5. Scaffolding – A coordinated and sustainable system
To make this offer real, delivery must be underpinned by robust structures, resources and partnerships.
Our commitments:
- Children’s Services Planning alignment: Local delivery is intended to be aligned with Children’s Services Planning Partnerships (CSPPs), ensuring alignment across agencies and integration with whole family support and child poverty planning.
- Costed delivery plan: Implementation will be sequenced through a costed national delivery plan, developed collaboratively with local partners and those with lived experience.
- Housing collaboration: We will actively facilitate sharing of good practice and innovative ideas between housing and social work and wider partners professionals to tackle some of the challenges such as overcrowding, access to priority points, and adaptations where children move into kinship care at short notice or have additional needs.
- Data and guidance improvements: We will continue to develop guidance, templates and data improvements to promote consistency and reduce administrative burden.
- Progress will be tracked, using existing reporting mechanisms where possible, with regular reporting on milestones and outcomes for children and families.
- We will explore what more needs done to ensure a clear and understandable kinship policy and legislative landscape, and the cost/benefits of any changes.
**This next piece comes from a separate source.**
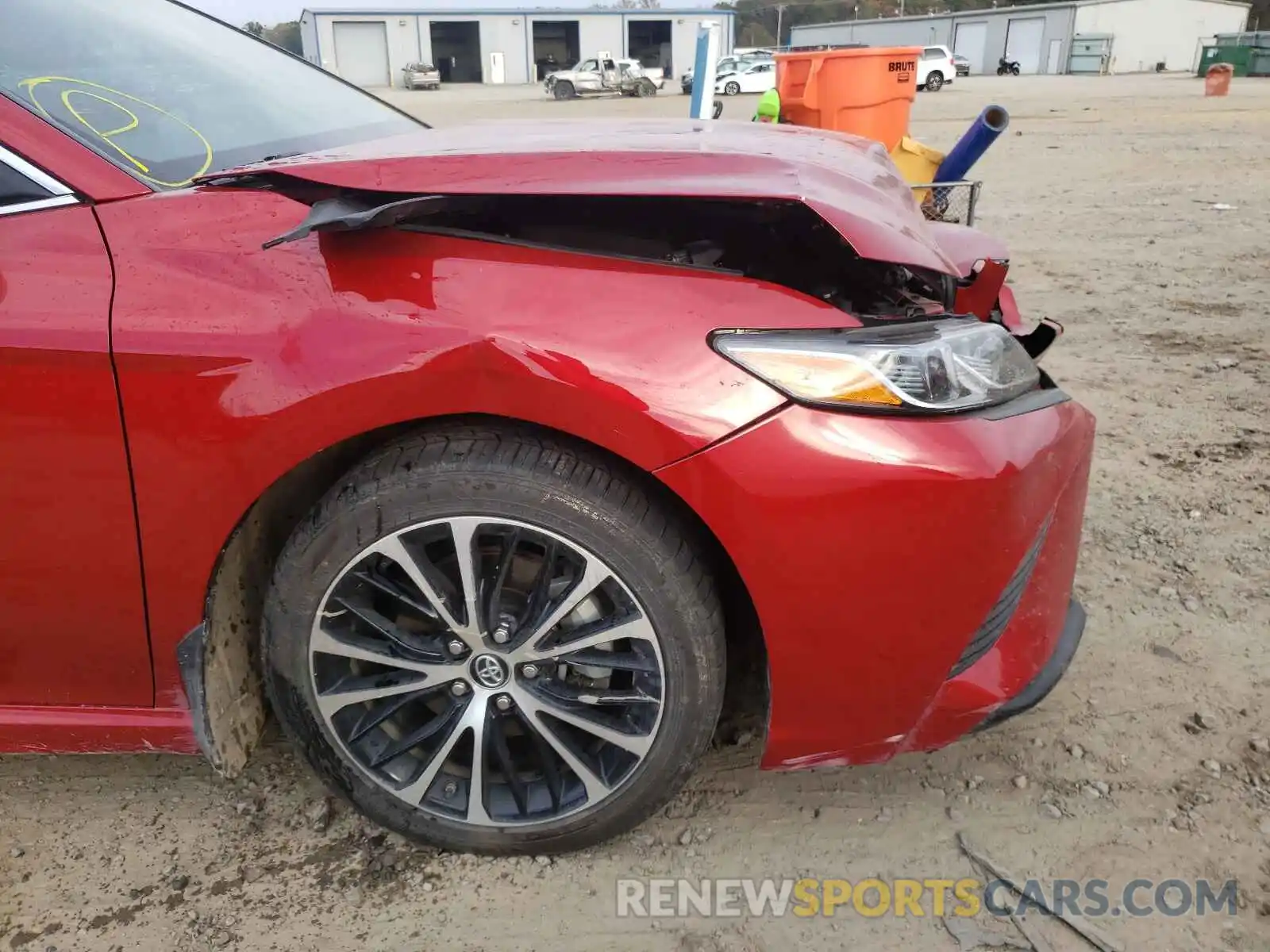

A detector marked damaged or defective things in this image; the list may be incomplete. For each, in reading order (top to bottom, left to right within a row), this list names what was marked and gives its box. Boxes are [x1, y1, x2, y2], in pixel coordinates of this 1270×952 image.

crumpled hood [211, 118, 965, 274]
damaged red toyota camry [0, 0, 1092, 850]
broken headlight [714, 321, 1041, 413]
- We will redesign the Kinship Care Collaborative to help us deliver the vision and offer.
- Kinship-Friendly Employers: We will work with employers across Scotland to encourage the voluntary adoption of Kinship-Friendly policies within their organisations, including consideration of additional paid family leave to support kinship carers.
6. Kinship Advice Service for Scotland (KCASS) — a national “first stop” for kinship families
KCASS will be further embedded as a universal, nationally promoted route to clear, consistent advice and referrals, aligned with The Promise and local Children’s Services Planning.
Our commitments:
- National advice hub: KCASS acts as a national advice hub, providing timely, rights-based guidance, initial legal information and signposting to independent legal advice and coordinated referrals into local services (LA kinship teams, income maximisation, education, health, housing, third sector).
- Legal clarity: Provide accessible explanations of common legal routes (including Section 11 and looked after status) and their implications for Support.
- Outreach: A co-ordinated awareness approach to increase understanding of KCASS among kinship carers (including those in informal arrangements) and key professionals (social work, schools, health, advice agencies) using universal services and community channels to maximise reach.
- No wrong door: Clear referral and sign-posting pathways so local partners and KCASS can hand families off seamlessly, supported by agreed protocols and information-sharing arrangements to reduce unnecessary variation while allowing tailored, individualised advice.
- Inclusive access: Phone, web, and community outreach; accessible formats and languages; offline, jargon-free materials; and proactive engagement through schools and community settings to avoid digital exclusion or disadvantage; targeted campaigns for under-served groups (e.g. informal carers with no current LA involvement).
- Insight to improvement: KCASS provides anonymised data/insight on recurring issues (e.g. allowances, housing barriers, school supports) to inform national policy and local offers.
- Contribute to national learning: by sharing insights, trends and good practice emerging from its advice and support work, informing local practice and national policy development.